In early 2010, the Campaign expanded its work to North India, where it is working with CASHPOR Microfinance to implement a pilot project covering 9,000 clients with education in IMCI and Women’s Health. Encouraged by the extremely positive feedback from its field workers and clients, CASHPOR is planning to triple its outreach to 30,000 clients.

The following graphs illustrate the Campaign’s findings from the work in India and demonstrate that important client-level outcomes are achieved when MFIs integrate health education. For example, data showed improved knowledge of malaria and HIV and AIDS as well as positive behavior change to mitigate the risks associated with these illnesses. Similar positive results were shown with respect to pre- and post-natal medical check-ups of pregnant women. Clients have also shown improved confidence in preparing for future health expenses [1].

Knowledge about HIV

KNOWLEDGE ABOUT HIV VIRUS

Knowledge about critical danger signs in children

figure2_danger signs

A team of UCLA Executive MBA students recently evaluated this project and published a 2010 report that recommended expansion of the initiative because of its benefits to clients and the partner institutions. The report also underscored the need to deepen its work on measuring knowledge gains and behavioral changes in clients and their families. The Campaign has begun laying the groundwork for a more in-depth study of these changes and hopes the additional data will go a long way in convincing many more MFIs worldwide to introduce and scale up health integration.
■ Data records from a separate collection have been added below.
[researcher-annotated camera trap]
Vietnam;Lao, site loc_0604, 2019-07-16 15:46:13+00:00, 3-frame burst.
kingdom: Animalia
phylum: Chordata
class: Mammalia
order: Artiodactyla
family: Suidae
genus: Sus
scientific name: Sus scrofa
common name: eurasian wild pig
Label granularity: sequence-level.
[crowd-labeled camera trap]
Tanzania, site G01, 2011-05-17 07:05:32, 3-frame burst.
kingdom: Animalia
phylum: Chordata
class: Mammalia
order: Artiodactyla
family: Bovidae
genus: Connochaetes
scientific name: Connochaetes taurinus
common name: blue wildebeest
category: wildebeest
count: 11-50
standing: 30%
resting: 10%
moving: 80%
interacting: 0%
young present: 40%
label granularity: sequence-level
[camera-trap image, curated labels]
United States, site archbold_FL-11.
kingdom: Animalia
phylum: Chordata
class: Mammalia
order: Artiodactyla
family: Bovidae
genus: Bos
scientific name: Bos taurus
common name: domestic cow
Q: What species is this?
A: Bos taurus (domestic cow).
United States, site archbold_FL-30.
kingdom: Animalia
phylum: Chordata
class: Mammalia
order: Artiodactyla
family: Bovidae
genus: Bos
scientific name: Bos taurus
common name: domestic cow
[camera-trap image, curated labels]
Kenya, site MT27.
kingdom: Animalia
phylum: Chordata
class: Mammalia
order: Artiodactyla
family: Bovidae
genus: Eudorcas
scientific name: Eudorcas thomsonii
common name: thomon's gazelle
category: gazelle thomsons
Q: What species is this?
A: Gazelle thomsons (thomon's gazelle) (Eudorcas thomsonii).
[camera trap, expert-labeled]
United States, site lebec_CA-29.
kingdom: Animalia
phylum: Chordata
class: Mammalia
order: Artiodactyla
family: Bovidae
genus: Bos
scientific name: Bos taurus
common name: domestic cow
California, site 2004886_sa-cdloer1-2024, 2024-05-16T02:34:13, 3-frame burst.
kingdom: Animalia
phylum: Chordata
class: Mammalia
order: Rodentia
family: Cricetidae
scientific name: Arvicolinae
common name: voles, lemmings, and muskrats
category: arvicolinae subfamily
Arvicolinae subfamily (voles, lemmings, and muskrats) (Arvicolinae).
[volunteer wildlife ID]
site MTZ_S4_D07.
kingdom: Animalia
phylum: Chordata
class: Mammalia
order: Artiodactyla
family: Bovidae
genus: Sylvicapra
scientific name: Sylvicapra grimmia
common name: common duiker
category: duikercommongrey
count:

Source: Financing Healthier Lives, Microcredit Summit Campaign, 2009.

[1] The project’s independent third-party evaluators randomly surveyed 400 members from all project participants across all four organizations. The selected members were given a questionnaire prior to and at the conclusion of both the HIV and AIDS and IMCI education modules. Incomplete or illegible surveys were excluded from the final tally.